During Wednesday’s court appearance, Cochran, whose feet remained shackled while he was in the courtroom, had difficulty breathing after he slowly walked up two flights of stairs to the courtroom. He was removed from the courthouse by elevator after his hearing.
Dressed in a navy blue, pin-striped suit, white shirt, red tie and new black shoes, Cochran appeared frail, walking slowly and moving stiffly. His attorney, Michaela Murphy of Waterville, requested until July 15 to file motions in the case.
Justice Donald Alexander granted that request, but said that because he had been working in the Attorney General’s Office at the time of Baxter’s death, he would be recusing himself from further proceedings in which Cochran might be involved.
Justice Donald Meade has been assigned the trial and Assistant Attorney General Thomas Goodwin will be prosecuting the case.

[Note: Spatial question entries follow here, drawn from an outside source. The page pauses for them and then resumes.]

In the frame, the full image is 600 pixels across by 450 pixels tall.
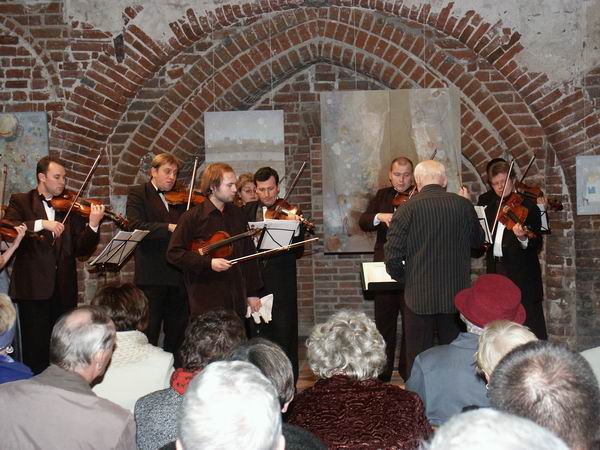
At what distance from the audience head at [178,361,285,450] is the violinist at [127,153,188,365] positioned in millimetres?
4451

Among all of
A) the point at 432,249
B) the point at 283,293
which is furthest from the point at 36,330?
the point at 432,249

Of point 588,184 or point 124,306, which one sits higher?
point 588,184

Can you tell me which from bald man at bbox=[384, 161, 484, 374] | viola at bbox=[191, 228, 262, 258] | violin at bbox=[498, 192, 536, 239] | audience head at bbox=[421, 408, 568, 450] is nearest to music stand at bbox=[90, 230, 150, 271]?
viola at bbox=[191, 228, 262, 258]

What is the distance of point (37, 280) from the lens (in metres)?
5.79

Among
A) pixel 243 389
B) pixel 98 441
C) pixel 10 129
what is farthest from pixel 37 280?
pixel 243 389

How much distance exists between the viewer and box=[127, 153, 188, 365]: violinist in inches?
246

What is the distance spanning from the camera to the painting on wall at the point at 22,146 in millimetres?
7289

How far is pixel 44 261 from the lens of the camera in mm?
5840

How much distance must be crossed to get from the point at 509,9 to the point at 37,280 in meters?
4.41

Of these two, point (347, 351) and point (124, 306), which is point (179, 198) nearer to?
point (124, 306)

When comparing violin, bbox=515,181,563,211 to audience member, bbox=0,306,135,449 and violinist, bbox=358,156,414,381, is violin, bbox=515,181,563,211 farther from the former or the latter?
audience member, bbox=0,306,135,449

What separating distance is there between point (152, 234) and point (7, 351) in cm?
283

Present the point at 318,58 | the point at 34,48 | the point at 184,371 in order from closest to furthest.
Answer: the point at 184,371 < the point at 34,48 < the point at 318,58

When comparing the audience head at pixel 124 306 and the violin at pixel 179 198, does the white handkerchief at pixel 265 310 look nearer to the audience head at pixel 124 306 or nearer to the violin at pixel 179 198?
the violin at pixel 179 198
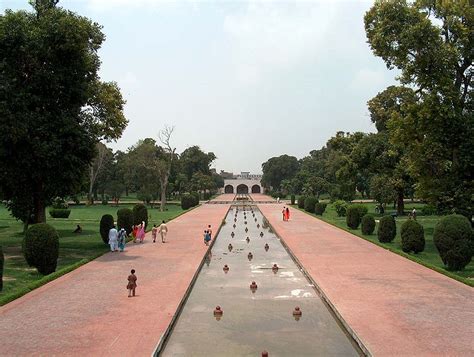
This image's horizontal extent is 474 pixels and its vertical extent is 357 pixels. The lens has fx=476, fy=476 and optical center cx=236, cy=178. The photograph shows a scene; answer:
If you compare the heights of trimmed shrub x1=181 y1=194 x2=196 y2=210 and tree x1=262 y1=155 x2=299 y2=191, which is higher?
tree x1=262 y1=155 x2=299 y2=191

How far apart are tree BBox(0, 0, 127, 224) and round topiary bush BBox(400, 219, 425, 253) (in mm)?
12471

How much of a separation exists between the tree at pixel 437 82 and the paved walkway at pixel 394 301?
4388mm

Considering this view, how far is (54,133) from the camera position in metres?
17.6

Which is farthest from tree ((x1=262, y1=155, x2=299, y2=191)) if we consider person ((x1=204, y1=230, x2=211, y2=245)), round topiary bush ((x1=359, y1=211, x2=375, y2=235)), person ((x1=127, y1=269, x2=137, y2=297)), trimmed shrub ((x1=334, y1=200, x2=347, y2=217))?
person ((x1=127, y1=269, x2=137, y2=297))

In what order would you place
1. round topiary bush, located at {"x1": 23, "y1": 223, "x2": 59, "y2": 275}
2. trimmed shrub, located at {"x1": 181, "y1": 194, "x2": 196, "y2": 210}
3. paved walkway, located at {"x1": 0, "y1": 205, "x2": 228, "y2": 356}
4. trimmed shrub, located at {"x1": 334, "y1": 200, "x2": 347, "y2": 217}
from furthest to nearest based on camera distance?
trimmed shrub, located at {"x1": 181, "y1": 194, "x2": 196, "y2": 210} → trimmed shrub, located at {"x1": 334, "y1": 200, "x2": 347, "y2": 217} → round topiary bush, located at {"x1": 23, "y1": 223, "x2": 59, "y2": 275} → paved walkway, located at {"x1": 0, "y1": 205, "x2": 228, "y2": 356}

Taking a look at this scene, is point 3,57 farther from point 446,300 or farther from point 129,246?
point 446,300

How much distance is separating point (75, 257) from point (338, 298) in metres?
10.5

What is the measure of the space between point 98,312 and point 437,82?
1616cm

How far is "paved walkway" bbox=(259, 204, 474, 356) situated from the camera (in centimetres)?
774

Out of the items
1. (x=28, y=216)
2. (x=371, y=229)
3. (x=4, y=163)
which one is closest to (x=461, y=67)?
(x=371, y=229)

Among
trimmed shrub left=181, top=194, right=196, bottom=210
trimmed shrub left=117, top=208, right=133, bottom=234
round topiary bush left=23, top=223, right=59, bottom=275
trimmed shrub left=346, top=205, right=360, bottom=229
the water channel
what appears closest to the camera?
the water channel

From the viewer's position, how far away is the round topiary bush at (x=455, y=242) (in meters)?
14.0

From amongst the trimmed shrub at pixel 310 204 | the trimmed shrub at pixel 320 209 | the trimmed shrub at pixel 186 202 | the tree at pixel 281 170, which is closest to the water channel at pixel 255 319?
the trimmed shrub at pixel 320 209

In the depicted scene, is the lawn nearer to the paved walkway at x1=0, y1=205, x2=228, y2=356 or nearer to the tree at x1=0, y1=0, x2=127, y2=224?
the paved walkway at x1=0, y1=205, x2=228, y2=356
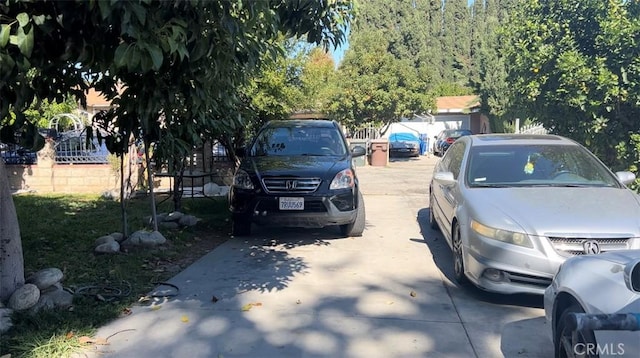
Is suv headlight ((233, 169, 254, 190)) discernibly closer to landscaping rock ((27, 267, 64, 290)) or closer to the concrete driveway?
the concrete driveway

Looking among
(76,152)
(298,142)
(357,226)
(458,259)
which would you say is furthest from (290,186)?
(76,152)

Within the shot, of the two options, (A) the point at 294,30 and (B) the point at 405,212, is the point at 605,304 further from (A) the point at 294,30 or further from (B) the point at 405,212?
(B) the point at 405,212

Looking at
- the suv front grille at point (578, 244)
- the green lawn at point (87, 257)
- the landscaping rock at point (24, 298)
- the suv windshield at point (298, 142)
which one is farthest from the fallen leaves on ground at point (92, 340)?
the suv windshield at point (298, 142)

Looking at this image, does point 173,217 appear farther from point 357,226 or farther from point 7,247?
point 7,247

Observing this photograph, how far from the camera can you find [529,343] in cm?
409

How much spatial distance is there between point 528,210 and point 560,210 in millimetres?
270

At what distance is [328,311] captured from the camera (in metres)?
4.77

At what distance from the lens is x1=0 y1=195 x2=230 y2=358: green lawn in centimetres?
409

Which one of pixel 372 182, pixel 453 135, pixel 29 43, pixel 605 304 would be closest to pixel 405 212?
pixel 372 182

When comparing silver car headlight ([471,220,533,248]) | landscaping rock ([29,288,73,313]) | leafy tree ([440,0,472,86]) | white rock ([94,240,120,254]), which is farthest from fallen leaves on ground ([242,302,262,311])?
leafy tree ([440,0,472,86])

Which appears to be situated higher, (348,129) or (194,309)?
(348,129)

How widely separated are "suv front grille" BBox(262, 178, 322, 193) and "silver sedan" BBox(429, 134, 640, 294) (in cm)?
176

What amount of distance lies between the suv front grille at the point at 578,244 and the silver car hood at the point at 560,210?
43 mm

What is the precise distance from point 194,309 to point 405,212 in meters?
6.04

No date has been set for the trial.
Cochran was ordered held without bail pending his trial.
At the time of Baxter’s killing in 1976, Cochran was on parole for the 1964 murder of his teen-age wife in Illinois. Apparently upset over a marital separation, Cochran confessed that he strangled his wife and then stabbed his three small children, ages 2 and 3 years, and 10 months, in a bathtub. The lie detector confession Cochran made regarding the deaths of his children was thrown out of court, and he was convicted only for the murder of his wife.
He received a sentence of 50 to 75 years but served only nine years in jail before he was released and had his parole transferred to Maine where he began working at his brother’s Oakland construction company.
Within weeks of Baxter’s murder, nearly 22 years ago, Pauline Rourke of Fairfield disappeared. Rourke had been living with Cochran at the time. Police investigators have said Cochran is a key suspect in her disappearance.